Вернулись они на КП в сумерки. В. Е. Макаров направился к себе в политуправление, а И. Д. Черняховский прямо в штаб: его волновал правый фланг фронта.

— Как дела у Крылова? — поздоровавшись, спросил он генерала Покровского.

— Крылов успешно форсирует Неман. Алешин доложил, что Гитлер объявил Неман на участке Каунас — Алитус воротами в Восточную Пруссию и приказал фельдмаршалу Моделю любой ценой удержать в своих руках Неман. Сюда уже двинуты из глубины значительные резервы.

— Ясно, Александр Петрович, одно: надо срочно разобраться.

Генерал армии Черняховский всегда в большой или малой операции определял главное ее звено. Здесь, по его мнению, главным звеном был Каунас.

— Меня, Александр Петрович, страшит не крепость Каунаса, а ее форты, на которые опирается вся оборона города. Следовательно, брать его в лоб нельзя, — и он решительно провел на карте от фронтон 39-й и 5-й армий две красные стрелы, охватившие Каунас с севера и юга. Причем южную стрелу 5-й армии загнул посильнее. Этой армии он отводил главную роль в окружении и разгроме каунасской группировки. Затем, не теряя времени, связался по ВЧ с командармами и поставил перед ними задачи на всю глубину операции. А к генералу Крылову поехал сам. И там, на КП армии, они рассмотрели все то, что касалось подготовки и организации наступления.

МАТЕРИАЛ —
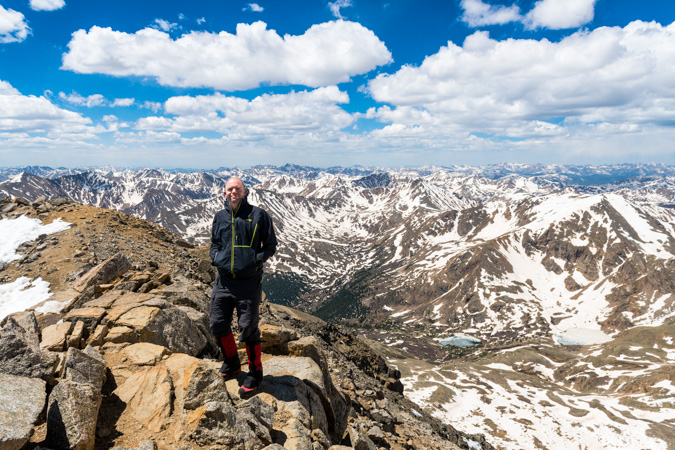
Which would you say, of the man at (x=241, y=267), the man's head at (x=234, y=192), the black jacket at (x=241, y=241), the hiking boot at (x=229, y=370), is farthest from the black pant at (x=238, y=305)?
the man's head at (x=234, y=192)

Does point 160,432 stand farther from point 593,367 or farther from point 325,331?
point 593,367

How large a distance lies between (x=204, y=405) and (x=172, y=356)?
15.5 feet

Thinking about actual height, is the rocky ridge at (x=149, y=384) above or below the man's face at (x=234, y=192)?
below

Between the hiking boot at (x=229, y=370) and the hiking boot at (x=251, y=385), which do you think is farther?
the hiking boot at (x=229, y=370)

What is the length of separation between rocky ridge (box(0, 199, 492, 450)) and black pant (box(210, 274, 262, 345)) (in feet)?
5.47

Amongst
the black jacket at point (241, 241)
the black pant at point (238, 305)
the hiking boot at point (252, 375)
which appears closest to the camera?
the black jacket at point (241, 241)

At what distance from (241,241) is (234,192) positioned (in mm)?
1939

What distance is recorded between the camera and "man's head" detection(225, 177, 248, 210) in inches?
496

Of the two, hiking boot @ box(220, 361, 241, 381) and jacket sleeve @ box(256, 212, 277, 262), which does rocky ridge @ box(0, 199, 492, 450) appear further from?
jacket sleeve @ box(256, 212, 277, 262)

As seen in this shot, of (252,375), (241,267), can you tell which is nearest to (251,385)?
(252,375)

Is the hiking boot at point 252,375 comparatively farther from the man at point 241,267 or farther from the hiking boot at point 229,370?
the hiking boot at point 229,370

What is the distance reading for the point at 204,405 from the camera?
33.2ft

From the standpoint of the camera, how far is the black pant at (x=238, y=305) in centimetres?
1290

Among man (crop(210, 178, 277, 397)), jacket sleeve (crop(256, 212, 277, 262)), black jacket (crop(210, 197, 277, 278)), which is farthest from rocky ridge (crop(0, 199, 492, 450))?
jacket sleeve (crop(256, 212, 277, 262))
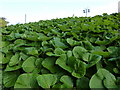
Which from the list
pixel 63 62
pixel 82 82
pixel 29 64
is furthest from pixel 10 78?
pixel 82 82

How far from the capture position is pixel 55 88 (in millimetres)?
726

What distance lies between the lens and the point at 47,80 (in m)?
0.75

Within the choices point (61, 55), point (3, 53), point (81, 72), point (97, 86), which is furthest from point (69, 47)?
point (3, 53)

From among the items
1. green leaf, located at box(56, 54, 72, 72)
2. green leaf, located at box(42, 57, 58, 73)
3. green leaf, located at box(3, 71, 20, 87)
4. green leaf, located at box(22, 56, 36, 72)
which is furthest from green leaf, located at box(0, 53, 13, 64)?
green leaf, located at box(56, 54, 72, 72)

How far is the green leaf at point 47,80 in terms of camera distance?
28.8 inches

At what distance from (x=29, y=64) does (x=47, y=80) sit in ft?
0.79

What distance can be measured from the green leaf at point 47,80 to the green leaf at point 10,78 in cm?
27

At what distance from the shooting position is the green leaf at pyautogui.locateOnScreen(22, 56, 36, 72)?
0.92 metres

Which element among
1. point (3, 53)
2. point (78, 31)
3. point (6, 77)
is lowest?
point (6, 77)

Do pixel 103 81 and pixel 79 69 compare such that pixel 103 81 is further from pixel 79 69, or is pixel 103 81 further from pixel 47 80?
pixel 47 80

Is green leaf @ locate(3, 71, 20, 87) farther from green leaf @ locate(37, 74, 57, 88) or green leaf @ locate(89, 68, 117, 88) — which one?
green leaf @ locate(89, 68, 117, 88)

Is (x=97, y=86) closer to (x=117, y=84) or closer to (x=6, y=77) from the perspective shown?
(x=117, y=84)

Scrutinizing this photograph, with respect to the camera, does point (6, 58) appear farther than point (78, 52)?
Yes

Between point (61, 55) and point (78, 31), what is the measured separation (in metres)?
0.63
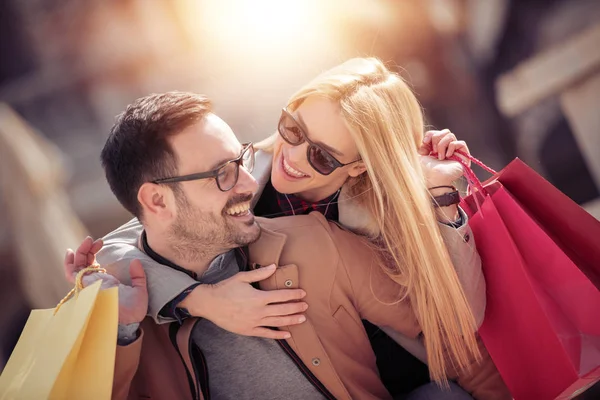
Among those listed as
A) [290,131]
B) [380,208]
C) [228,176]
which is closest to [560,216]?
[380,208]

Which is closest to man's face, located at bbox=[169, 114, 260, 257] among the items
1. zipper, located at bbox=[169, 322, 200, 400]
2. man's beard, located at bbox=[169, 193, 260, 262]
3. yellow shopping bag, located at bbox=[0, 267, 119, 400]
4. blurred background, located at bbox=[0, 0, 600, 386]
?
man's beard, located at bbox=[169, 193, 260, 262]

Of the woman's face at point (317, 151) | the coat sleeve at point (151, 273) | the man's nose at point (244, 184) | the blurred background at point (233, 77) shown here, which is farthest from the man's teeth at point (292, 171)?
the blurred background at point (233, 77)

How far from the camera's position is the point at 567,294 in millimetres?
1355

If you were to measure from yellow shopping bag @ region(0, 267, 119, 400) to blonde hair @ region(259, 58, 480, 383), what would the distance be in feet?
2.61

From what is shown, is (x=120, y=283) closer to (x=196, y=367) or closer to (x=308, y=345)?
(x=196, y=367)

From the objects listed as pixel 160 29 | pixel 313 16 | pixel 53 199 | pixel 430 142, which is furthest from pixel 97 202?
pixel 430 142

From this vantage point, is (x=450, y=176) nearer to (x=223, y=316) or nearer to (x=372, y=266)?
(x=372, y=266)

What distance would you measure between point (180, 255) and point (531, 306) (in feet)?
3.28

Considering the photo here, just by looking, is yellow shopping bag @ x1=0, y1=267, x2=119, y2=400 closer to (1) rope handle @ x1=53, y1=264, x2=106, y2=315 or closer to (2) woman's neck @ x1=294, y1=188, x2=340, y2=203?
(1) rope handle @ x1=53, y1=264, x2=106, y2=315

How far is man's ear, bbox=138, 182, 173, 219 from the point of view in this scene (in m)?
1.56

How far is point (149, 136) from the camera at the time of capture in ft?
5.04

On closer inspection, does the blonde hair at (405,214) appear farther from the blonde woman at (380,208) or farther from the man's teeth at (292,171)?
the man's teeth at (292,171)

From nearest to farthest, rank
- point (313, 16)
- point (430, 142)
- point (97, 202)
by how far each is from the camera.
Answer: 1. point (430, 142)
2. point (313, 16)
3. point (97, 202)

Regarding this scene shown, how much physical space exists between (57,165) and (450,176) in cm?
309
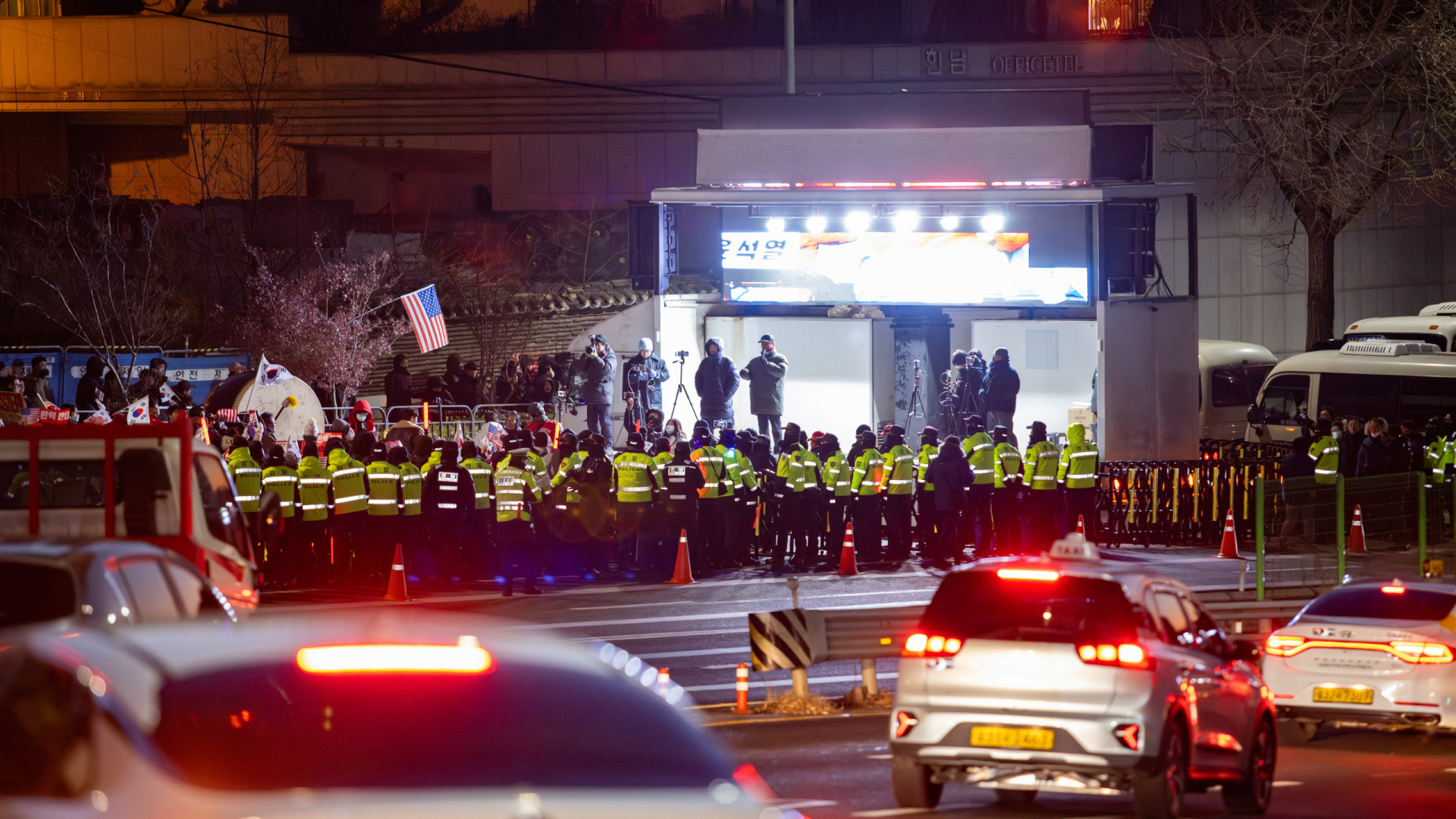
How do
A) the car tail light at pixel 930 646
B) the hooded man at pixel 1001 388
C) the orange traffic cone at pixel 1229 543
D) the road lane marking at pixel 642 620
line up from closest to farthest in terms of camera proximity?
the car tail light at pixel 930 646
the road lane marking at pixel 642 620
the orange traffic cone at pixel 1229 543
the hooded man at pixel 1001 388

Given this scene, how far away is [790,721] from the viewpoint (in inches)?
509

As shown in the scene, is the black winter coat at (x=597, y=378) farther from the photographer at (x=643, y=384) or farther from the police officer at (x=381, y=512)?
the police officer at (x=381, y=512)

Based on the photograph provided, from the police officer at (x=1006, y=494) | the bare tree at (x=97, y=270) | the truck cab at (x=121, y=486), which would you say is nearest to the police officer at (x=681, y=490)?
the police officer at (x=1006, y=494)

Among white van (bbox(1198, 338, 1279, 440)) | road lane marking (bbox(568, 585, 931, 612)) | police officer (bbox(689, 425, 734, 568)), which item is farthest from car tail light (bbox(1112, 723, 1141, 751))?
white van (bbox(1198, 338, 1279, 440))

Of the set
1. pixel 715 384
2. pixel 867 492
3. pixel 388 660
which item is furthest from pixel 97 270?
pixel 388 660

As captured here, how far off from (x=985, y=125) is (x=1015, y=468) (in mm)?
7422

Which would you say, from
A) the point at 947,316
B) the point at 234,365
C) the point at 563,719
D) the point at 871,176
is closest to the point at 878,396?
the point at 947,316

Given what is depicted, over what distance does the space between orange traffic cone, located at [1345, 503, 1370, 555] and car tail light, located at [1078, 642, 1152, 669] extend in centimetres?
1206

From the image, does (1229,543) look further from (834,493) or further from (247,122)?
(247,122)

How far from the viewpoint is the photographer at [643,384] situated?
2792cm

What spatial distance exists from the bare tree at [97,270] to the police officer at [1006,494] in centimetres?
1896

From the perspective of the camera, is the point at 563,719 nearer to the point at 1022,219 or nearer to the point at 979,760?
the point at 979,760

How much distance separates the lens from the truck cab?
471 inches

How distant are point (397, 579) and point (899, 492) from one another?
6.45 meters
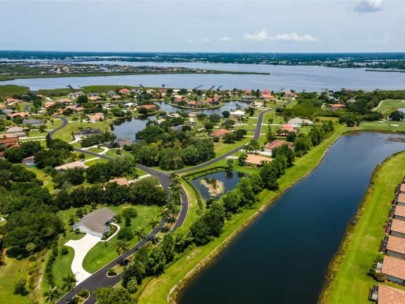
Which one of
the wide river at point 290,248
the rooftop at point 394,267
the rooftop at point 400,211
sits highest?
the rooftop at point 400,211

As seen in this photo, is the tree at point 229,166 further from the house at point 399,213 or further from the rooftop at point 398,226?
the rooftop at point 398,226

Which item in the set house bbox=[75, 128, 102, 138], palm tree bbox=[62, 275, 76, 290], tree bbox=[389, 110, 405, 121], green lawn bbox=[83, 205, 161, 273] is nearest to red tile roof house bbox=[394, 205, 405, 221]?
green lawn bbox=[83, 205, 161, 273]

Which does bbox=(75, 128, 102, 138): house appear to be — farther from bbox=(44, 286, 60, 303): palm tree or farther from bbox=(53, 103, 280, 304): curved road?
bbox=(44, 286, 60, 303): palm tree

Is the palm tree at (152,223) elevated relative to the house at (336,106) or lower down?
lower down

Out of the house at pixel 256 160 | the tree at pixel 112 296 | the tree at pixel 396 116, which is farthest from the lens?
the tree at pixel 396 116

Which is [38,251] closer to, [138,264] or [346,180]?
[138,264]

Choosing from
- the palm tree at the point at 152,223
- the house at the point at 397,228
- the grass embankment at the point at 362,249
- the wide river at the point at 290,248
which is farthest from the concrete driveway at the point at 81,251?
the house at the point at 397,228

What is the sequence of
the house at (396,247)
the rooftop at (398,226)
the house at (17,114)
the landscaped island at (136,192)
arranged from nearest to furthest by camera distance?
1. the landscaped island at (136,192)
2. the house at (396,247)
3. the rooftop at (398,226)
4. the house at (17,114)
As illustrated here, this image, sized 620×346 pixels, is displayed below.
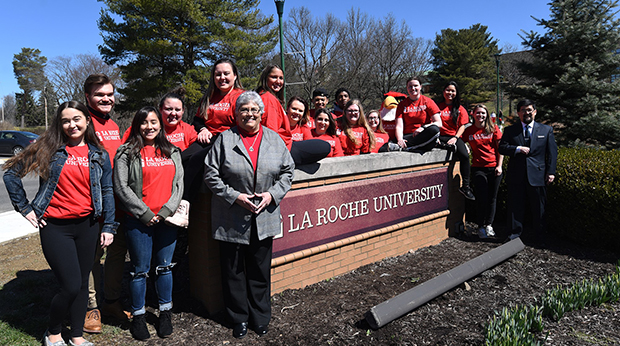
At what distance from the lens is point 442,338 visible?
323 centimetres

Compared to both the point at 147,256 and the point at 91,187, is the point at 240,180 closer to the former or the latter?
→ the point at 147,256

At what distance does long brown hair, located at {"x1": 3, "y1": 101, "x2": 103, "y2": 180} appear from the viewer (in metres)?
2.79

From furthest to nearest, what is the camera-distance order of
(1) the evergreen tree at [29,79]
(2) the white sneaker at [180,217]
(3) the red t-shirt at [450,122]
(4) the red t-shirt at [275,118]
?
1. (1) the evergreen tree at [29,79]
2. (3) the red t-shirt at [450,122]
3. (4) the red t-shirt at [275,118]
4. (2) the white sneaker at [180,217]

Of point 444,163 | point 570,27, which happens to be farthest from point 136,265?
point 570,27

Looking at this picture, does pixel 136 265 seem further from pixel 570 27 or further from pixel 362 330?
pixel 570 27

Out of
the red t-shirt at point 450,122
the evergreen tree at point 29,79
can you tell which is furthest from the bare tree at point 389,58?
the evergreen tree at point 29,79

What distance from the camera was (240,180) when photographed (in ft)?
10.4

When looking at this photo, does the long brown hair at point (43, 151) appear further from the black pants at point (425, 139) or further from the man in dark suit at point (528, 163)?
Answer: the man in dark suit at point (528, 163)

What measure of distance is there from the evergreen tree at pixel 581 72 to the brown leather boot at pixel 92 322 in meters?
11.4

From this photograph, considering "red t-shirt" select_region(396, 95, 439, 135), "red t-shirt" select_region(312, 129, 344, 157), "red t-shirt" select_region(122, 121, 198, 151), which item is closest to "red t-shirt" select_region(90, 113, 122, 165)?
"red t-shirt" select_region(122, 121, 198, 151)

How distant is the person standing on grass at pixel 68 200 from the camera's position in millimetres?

ЧТО НУЖНО СДЕЛАТЬ —
[a] Ответьте на вопросы по выбранному тексту:
(i) В какое время суток они вернулись на КП?
(ii) Что Черняховский считал главным звеном в этой операции?
(iii) Какой армии он отводил главную роль в окружении и разгроме каунасской группировки?
[b] Пожалуйста, переведите на английский язык предложение из выбранного текста: «Здесь, по его мнению, главным звеном был Каунас.»
[c] Верните точный фрагмент выбранного текста от слов «Вернулись они на» до слов «он генерала Покровского.».

РЕШЕНИЯ ЗАДАНИЙ —
[a]
(i) В сумерки.
(ii) Каунас.
(iii) 5-й армии.

[b] Here, in his opinion, the main link was Kaunas.

[c]
Вернулись они на КП в сумерки. В. Е. Макаров направился к себе в политуправление, а И. Д. Черняховский прямо в штаб: его волновал правый фланг фронта.

— Как дела у Крылова? — поздоровавшись, спросил он генерала Покровского.